El costo de la reintegración no debería ser un obstáculo. Ya sea de tierra, entrenamiento u ocupación, la reincorporación de un ex combatiente costaría el equivalente de cuatro veces el PIB per cápita de Colombia o unos $25.000 por año. Multiplicado por 13.000 guerrilleros, serían $ 325 millones por año. Es menos de 0.4 por ciento del presupuesto de gobierno nacional de Colombia para 2018.
Pueden ayudar los donantes extranjeros. Pero como se está interpretando la ley actual, el gobierno de Estados Unidos no puede comprar siquiera una taza de café para un ex miembro de las FARC, porque la Fuerza Revolucionaria Alternativa del Común, el partido político que surgió de las FARC, está en la lista de organizaciones terroristas del Departamento de Estado. Cualquier ayuda, incluso para la reintegración, se interpreta como “apoyo material a los terroristas” bajo la ley de Estados Unidos.
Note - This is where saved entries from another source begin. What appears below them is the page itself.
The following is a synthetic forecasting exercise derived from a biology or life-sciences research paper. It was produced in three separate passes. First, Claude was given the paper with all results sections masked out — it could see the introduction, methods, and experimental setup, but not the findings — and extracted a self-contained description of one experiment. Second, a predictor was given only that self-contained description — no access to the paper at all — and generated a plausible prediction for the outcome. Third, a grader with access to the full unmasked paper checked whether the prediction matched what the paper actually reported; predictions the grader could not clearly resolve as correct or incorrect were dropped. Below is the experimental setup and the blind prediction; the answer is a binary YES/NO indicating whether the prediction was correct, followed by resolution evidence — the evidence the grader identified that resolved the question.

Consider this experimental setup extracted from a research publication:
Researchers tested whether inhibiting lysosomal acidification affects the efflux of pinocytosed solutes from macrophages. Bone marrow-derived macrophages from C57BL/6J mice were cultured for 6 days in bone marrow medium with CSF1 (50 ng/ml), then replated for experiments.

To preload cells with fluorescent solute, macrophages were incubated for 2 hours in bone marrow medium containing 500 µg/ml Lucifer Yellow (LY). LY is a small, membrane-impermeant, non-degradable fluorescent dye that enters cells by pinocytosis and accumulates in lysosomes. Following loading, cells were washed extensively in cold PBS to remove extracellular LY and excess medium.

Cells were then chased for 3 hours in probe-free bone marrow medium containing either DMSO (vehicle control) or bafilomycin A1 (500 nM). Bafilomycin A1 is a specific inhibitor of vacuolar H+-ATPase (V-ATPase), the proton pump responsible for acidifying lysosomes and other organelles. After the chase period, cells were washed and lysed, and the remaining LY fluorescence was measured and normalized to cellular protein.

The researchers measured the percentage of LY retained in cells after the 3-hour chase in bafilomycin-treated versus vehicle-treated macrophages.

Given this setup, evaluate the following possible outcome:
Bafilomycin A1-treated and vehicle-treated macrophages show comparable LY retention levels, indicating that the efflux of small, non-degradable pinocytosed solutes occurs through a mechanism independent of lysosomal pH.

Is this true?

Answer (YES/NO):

Sacar un grupo de la lista de organizaciones terroristas es un proceso lento, y las FARC permanecerán en él durante un tiempo prolongado. La pregunta es si la prestación de “apoyo material” debe aplicar a todos los ex-combatientes individuales. Si alguien con habilidades para la guerra quiere dejarla atrás y resiste a la tentación de la delincuencia, está en el interés de los Estados Unidos ayudarle a hacerlo. Estados Unidos debe ser capaz de ayudar a ex guerrilleros que no son líderes, buscados por la justicia estadounidense, ni a la espera de juicio por crímenes de guerra y que razonablemente cree que han abandonado la violencia. Al menos 7.000 personas cumplen estos criterios y necesitan atención. Pero el número se reduce cada día, a medida que los ex guerrilleros abandonan el proceso para fundirse en el campo.
Los procesos de paz son frágiles, pero pueden funcionar y funcionan. Los acuerdos negociados ahorran años de derramamiento de sangre y son un esfuerzo honorable. La experiencia ofrece lecciones ricas para reintegrar a ex combatientes. Colombia y sus amigos deben prestar atención a estas lecciones y desmentir a los escépticos.
Adam Isacson es el director de supervisión de la Oficina de Washington sobre América Latina WOLA.